« Il n’est en aucun question pour le moment que le domaine de Leuville devienne propriété de l’Etat géorgien », précise Irène Tzitzichvili, petite-fille de Noé Jordania, président du gouvernement de la Première république démocratique de Géorgie (1918-1921).
Lundi 23 mai, sous une chaleur de plomb, dans le parc du château de Leuville-sur-Orge (91), Irène Tzitzichvili et Mirza Davitaïa, ministre chargé des Communautés géorgiennes à l’étranger, viennent de signer le « mémorandum concernant la dévolution du domaine de Leuville à la Géorgie ». Tout un symbole pour les citoyens de celle qu’on appelle la « Petite Géorgie », cette Géorgie de France qui fut contrainte à l’exil dans l’Hexagone en 1921, après que l’armée Rouge ait envahi la jeune république du Caucase.

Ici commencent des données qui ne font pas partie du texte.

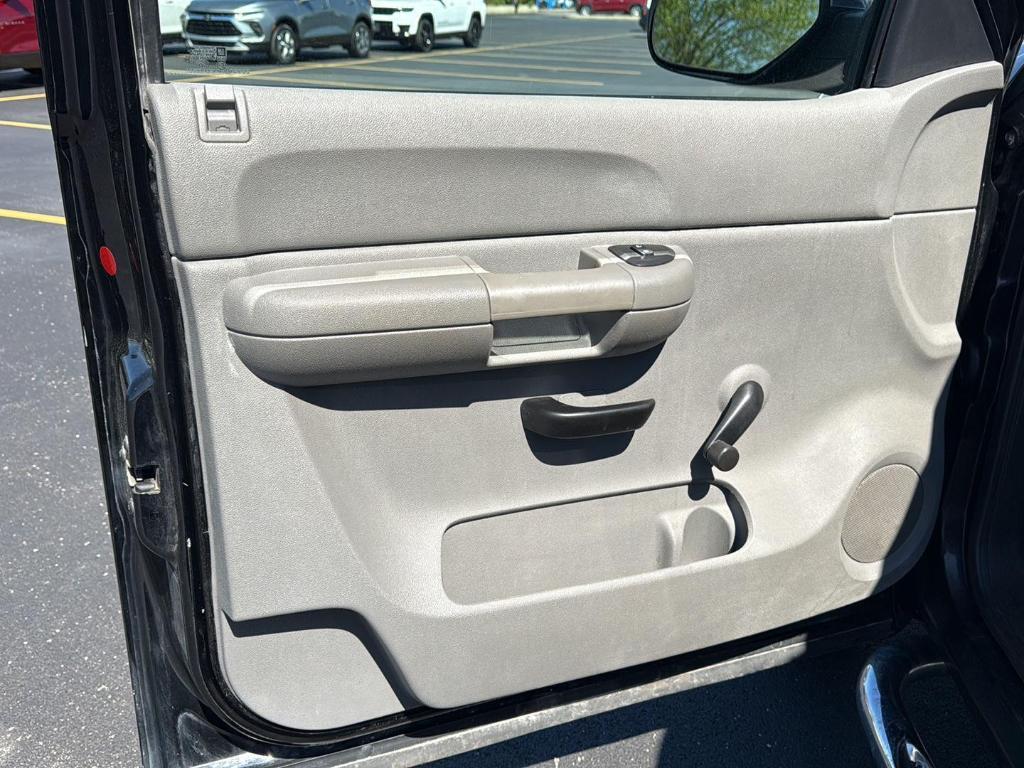 used 2009 Chevrolet Silverado 1500 car, priced at $5,750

« Toute leurs vies, ils ont vécu dans l’espoir du retour en Géorgie. En vain. », explique Irène, aujourd’hui représentante de la société « Foyer géorgien », cette SCI créée en 1928 pour administrer la propriété de Leuville acquise par des membres du gouvernement en exil.
Un retour qui n’aura symboliquement jamais lieu malgré l’espoir suscité par l’éclaircie de la déstalinisation khrouchtchévienne. L’ouverture progressive du régime suivi du chaos des années 1990 dans l’espace post-soviétique ne permettront pas non plus le rapprochement officiel, malgré l’affirmation du Peuple géorgien en 1991 de la filiation directe avec le régime de 1918 par référendum.
Il faudra attendre l’arrivée de Mikhaïl Saakachvili au pouvoir en 2004 pour que soient entamées des négociations. Derrière cette histoire de Leuville, la communauté de France milite surtout pour que soit commémorée et enseignée en Géorgie l’histoire de cette Première république démocratique, afin de déconstruire l’histoire enseignée par les autorités soviétiques qui s’étaient bien gardées de faire l’éloge de cet épisode politique, optant plutôt pour la diabolisation et l’oubli.
Pourtant, celui-ci, inspiré par la social-démocratie et les régimes occidentaux en gestation, avait institué le jeu démocratique, mobilisant les électeurs, jettant les bases d’un état de droit moderne au profond caractère social. Ce projet de réhabilitation porté par l’institut Noé Jordania compte beaucoup aux yeux de la communauté de France. Et en ce sens, Leuville est un moyen d’arriver à ses fins.
Cette « dévolution » du domaine de Leuville ouvre la voie à une coopération entre la petite Géorgie et l’Etat géorgien. L’idée est de faire de la propriété un lieu de mémoire au travers d’expositions, d’une bibliothèque, de commémorations, en contrepartie de quoi une sensibilisation à cette histoire oubliée sera menée en Géorgie.
Encore faudra-t-il commencer par rénover intégralement le château, on ne parle même pas de l’application des normes en vigueur pour l’accueil du public… Aussi, on est encore loin de Leuville devenu propriété de l’Etat géorgien, ne serait-ce parce que légalement l’avis de l’Etat français reste indispensable.
Pour le moment, sous les arbres qui entourent la longère, le ministre porte un toast entouré d’un représentant de l’Eglise géorgienne et de l’ambassadeur de Géorgie en France, Mamuka Kudava. Sur les tables dressées, khatchapouris, badridjani et vins géorgiens viennent donner au lieu un air encore davantage géorgien. Plusieurs descendants de Noé Jordania dont son fils venu des Etats-Unis sont là pour l’occasion. On se félicite de ce premier pas, de ce rapprochement de pans d’histoire, de mémoire, disséminés dans le temps et dans l’espace. On profite de l’instant, historique.